Cheguei a Istanbul sem saber muito bem porquê. Fui. Enquanto seguia para o centro da cidade, o movimento nas ruas pareceu-me assustador e selvagem. Perto de Taksim, um homem atravessa a rua na diagonal, seguido de mais três ou quatro pessoas que ignoram em absoluto a circulação dos carros. Criam a sua própria dinâmica e seja o que Alá quiser. Estamos em pleno ramadão, o que poderá correr mal?
O calor e a humidade estufavam o meu corpo quando o táxi me deixou em Beşiktaş. Nessa noite, acabaria por jantar em Eminonu e foi então, no meio desse centro conservador, entre mesquitas e bazares, entre vendedores de rua e turistas, que comecei a ganhar consciência da cidade onde estava.
Istanbul nasceu para servir de colónia a Byzas, devido ao sobrepovoamento. Ao longo da sua história, viveu uma terrível dificuldade em tornar-se independente. Foi palco de disputas que, mais do que desenvolver, destruíram a cidade. Pelo menos até Constantino, que nela encontrou o entreposto comercial estratégico ideal para fazer crescer o império. O imperador foi, talvez, o primeiro a perceber a sua relevância geográfica. Também Justiniano se apaixonou por Istanbul, concedendo-lhe autonomia, sofisticação, estrutura e regras.

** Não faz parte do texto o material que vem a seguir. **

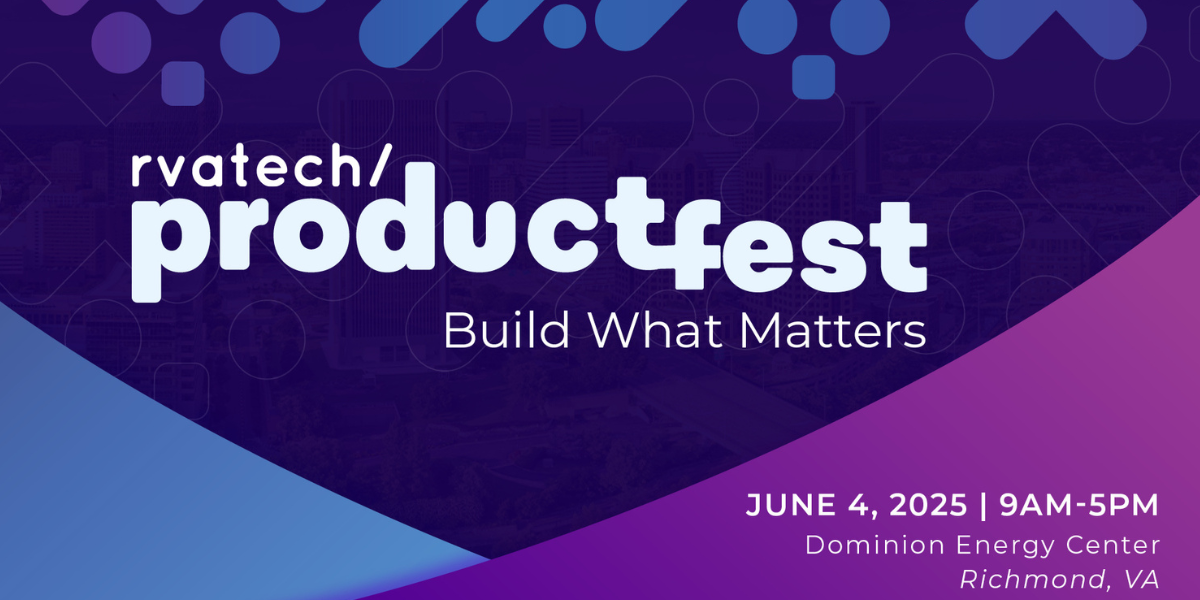 rvatech/
productfest
Build What Matters

JUNE 4, 2025 | 9AM-5PM
Dominion Energy Center
Richmond, VA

Porém, talvez tenha sido o sultanato a marcar aquilo que hoje são os turcos. Apesar de alguns reformistas terem dado um passo significativo na moldagem das idiossincrasias, tais como Abdul Hamit ou Mahmut II, o conservadorismo dos Sultões, a sua imponência e totalitarismo, deram à Turquia e a Istanbul uma cultura de mitomania e - sejamos honestos, mas simpáticos - de alguma aldrabice.
Não haverá muita diferença entre os embaixadores de então e os empresários que chegam hoje a Istanbul para beneficiar de excelentes factores comerciais. Tanto uns como outros tinham de condescender com a magnitude do poder, mostrar alguma subserviência e depender, depender muito. Nas ruas, a lógica é a mesma, desde os serviços mais simples, como a inspecção rodoviária. Foi precisamente aqui, neste serviço, que me apercebi da importância do pequeno poder, da posição dominante serôdia e saloia e, também, da pequena corrupção patente. O que é que eu fui lá fazer? Ora, nem eu sei, muito bem. Fui.
Mas, nem o fosso entre os mais pobres e os mais ricos, que em Istanbul é tão grande como as margens que o Bósforo separa, impede que estes fenómenos e trejeitos sociais se prolonguem para os mais abastados. Há construções absurdas, cedências de passagem, prestação de vassalagem, prioridades invertidas. Que a beleza aparente da cidade turística não te cegue. Que a limpeza das ruas não te engane. Que a segurança que sentes na rua não te deslumbre.
Conheci um homem chamado Ozan. Este homem contou-me, com naturalidade, que os turcos não querem ser europeus mas, antes, americanos; que não querem a organização norte-europeia da União dos 27, os seus métodos, a sua burocracia. Os turcos, segundo Ozan, querem continuar a desenrascar-se neste sistema selvagem de esquemas e manobras de diversão. Querem, no fundo, a conservação total da sua identidade. Falou-me disto com a mesma paixão com que os turcos espalham as bandeiras herdadas de Ataturk por toda a parte.
Foi então que encarei Taksim e Gayreteppe e vi uma cidade a crescer ao seu ritmo, esquizofrénico, é certo. Vi rapazes e raparigas, confiantes e sofisticados. Libertei-me, enfim, do etnocentrismo que tantas vezes esmagou os povos e os condicionou. Passeei pela cidade como passeio em Lisboa que, no fundo, não é assim tão diferente.
Quando dei o primeiro mergulho, em Porto Côvo, lembrei-me de Ozan e do seu sonho em banhar-se no Oceano Atlântico. Senti-me, como diz Vila-Matas, no centro do mundo. Estava, agora, de regresso a casa.